__Written exercise__. Gather every one of the lines below that contains the word "nearest". Case counts.

__Listed records__.

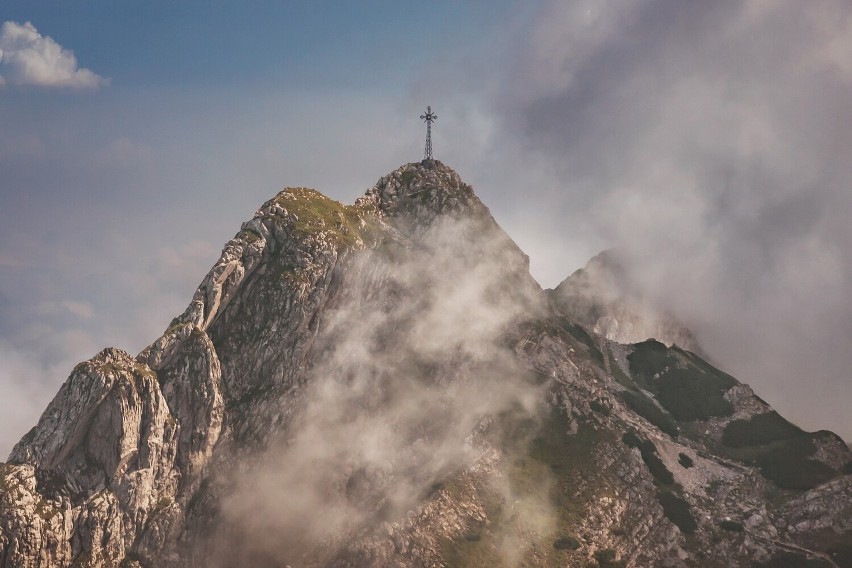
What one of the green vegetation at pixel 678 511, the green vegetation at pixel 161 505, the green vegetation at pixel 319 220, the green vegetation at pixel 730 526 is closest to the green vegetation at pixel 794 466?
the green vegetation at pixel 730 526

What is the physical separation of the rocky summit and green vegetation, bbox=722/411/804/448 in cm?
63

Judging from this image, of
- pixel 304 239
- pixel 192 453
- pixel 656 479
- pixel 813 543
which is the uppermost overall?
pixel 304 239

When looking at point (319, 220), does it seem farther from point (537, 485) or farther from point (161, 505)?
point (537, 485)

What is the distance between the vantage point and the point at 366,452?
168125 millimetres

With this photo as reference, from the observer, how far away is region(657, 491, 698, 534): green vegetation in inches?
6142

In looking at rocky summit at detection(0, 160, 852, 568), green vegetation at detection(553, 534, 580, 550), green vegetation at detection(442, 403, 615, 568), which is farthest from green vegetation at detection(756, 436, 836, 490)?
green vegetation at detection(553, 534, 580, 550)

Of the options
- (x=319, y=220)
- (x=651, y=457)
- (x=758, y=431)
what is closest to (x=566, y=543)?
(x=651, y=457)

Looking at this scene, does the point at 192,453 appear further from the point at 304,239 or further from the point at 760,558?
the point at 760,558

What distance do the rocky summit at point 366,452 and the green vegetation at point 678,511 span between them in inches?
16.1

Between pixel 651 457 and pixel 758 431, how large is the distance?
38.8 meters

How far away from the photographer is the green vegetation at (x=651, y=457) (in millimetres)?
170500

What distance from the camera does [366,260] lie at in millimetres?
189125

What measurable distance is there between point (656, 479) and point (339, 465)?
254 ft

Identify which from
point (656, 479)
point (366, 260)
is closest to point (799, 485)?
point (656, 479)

...

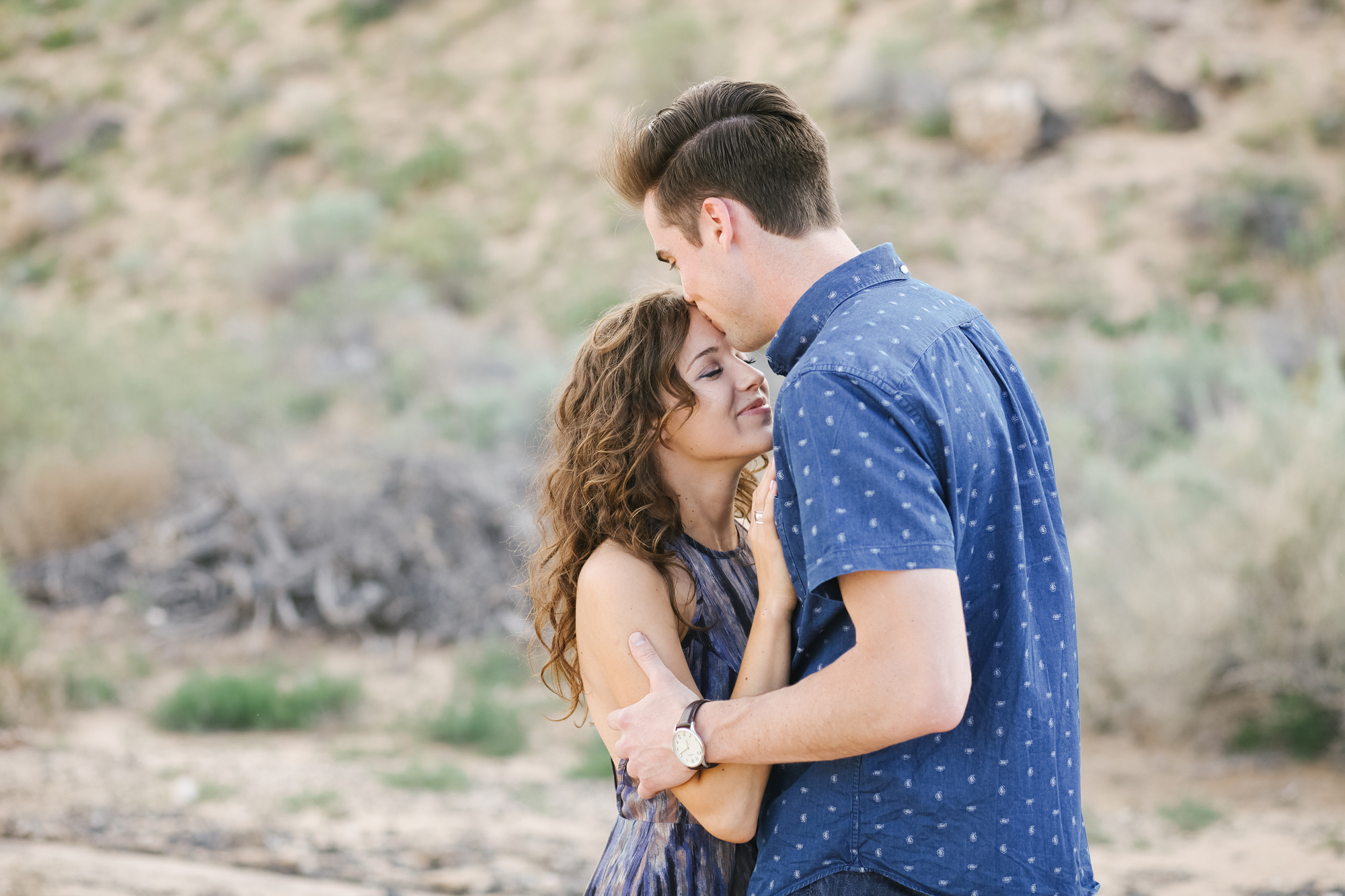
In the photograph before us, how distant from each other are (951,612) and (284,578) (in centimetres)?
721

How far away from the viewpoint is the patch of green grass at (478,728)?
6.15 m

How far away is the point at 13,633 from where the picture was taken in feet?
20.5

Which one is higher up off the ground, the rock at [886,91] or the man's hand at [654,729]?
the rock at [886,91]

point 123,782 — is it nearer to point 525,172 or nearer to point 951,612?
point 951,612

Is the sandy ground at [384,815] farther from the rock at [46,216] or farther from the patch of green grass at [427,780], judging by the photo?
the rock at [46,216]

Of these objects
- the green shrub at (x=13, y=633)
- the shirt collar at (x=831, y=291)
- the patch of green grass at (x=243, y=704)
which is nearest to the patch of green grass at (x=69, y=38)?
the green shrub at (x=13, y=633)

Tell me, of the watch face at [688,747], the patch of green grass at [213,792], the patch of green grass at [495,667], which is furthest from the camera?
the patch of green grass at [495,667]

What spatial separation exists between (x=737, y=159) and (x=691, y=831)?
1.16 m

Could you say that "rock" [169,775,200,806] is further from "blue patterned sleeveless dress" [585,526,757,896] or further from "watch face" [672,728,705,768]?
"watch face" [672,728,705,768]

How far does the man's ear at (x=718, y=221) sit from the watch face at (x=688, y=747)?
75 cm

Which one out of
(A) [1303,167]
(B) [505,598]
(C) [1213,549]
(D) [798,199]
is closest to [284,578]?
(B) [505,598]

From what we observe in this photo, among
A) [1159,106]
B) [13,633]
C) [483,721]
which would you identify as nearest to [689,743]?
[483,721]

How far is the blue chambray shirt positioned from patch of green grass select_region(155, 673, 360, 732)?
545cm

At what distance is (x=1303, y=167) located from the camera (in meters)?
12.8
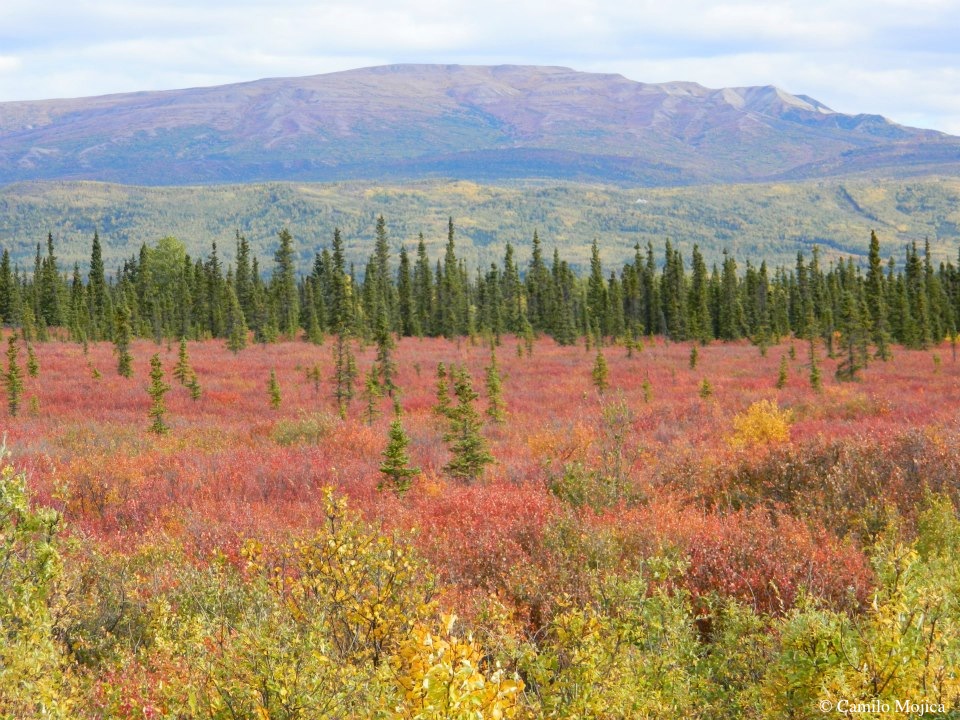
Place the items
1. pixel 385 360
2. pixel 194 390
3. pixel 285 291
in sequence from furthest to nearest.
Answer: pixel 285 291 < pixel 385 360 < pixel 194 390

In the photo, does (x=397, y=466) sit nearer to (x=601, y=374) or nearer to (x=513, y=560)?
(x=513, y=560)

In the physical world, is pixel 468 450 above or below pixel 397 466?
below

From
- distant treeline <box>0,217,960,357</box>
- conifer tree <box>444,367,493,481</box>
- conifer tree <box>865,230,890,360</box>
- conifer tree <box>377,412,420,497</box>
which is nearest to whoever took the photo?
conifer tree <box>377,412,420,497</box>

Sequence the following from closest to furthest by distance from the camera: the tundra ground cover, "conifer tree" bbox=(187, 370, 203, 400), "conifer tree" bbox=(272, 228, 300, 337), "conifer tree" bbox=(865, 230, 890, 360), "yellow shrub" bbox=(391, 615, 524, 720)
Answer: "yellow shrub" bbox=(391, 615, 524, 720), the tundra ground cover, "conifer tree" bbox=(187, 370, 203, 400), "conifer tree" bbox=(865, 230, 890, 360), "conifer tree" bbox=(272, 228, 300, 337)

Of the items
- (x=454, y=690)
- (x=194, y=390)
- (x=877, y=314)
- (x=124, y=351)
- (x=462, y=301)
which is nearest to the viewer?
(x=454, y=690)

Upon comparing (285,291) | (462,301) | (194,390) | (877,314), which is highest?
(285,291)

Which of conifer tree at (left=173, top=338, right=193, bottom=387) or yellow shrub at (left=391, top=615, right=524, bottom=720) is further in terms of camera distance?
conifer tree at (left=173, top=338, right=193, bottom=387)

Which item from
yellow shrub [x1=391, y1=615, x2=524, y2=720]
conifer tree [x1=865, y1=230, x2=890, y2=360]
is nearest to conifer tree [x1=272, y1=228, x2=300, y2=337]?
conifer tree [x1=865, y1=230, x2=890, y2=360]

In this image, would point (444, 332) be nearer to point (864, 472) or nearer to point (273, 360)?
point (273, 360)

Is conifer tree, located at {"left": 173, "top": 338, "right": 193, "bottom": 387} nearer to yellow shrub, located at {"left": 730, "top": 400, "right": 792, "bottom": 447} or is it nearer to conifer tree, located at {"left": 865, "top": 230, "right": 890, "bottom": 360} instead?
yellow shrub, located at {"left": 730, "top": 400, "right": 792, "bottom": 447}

__Reply to the task__.
which is nearest to the patch of green grass at (x=69, y=38)?
which would you identify as nearest to [689,743]?
in sequence from furthest to nearest.
which is nearest to whoever took the photo?
which is nearest to the viewer?
is nearest to conifer tree [x1=272, y1=228, x2=300, y2=337]?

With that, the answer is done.